**Your assignment:**
Give the listing again, word for word, and let no picture into it.

**Material provided:**

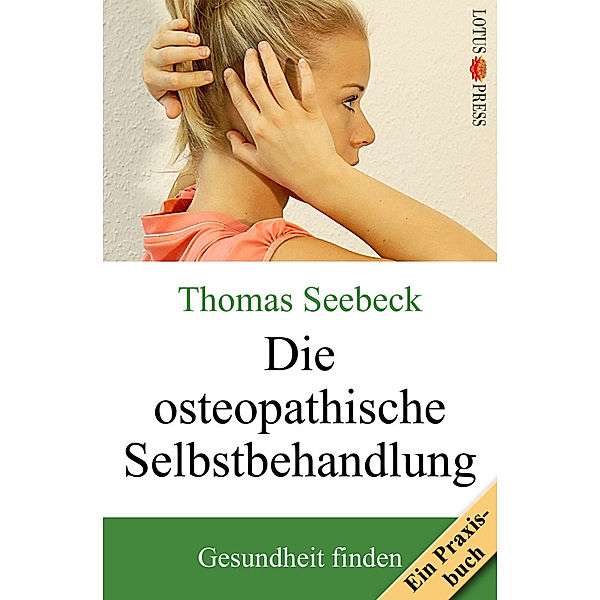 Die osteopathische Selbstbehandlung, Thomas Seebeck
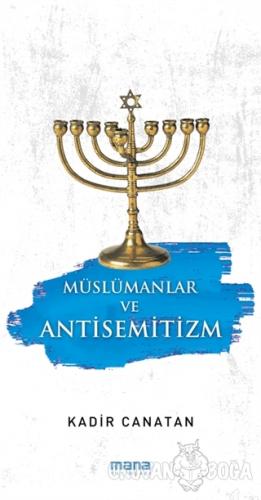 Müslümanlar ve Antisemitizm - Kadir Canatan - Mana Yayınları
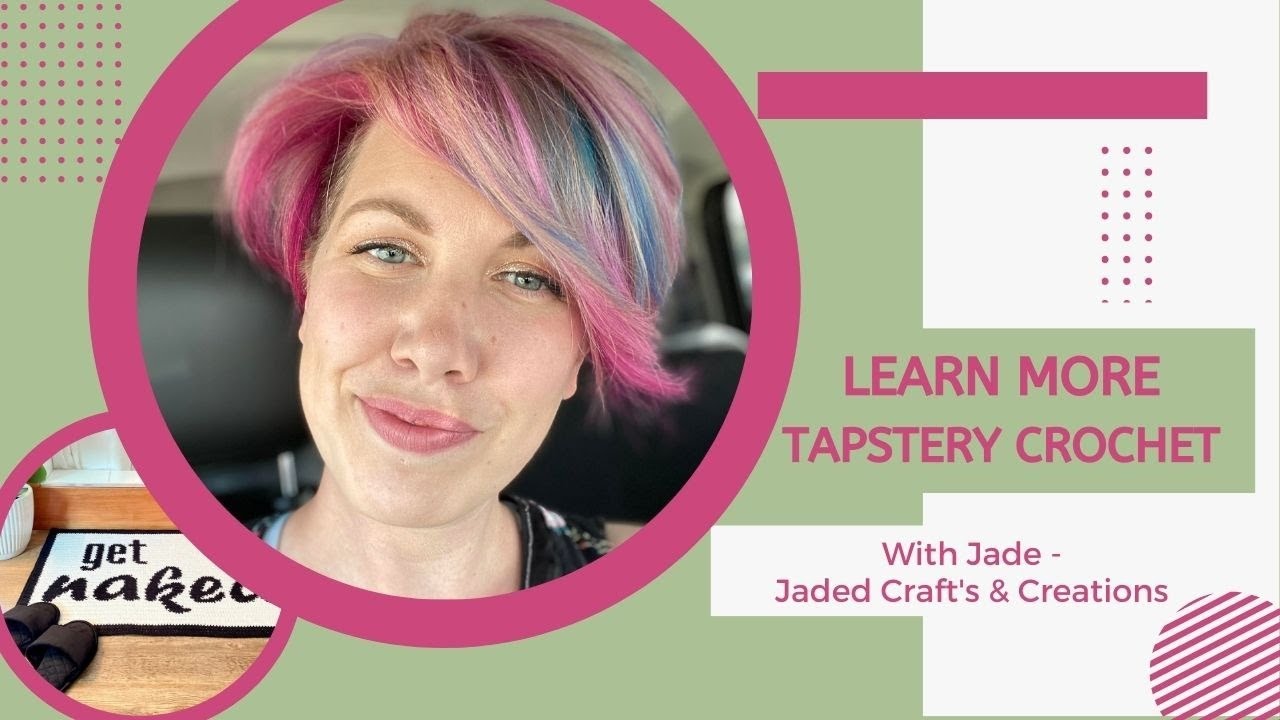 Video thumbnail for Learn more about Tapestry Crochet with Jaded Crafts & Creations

**Your response:**
 Die osteopathische Selbstbehandlung, Thomas Seebeck
 Müslümanlar ve Antisemitizm - Kadir Canatan - Mana Yayınları
 Video thumbnail for Learn more about Tapestry Crochet with Jaded Crafts & Creations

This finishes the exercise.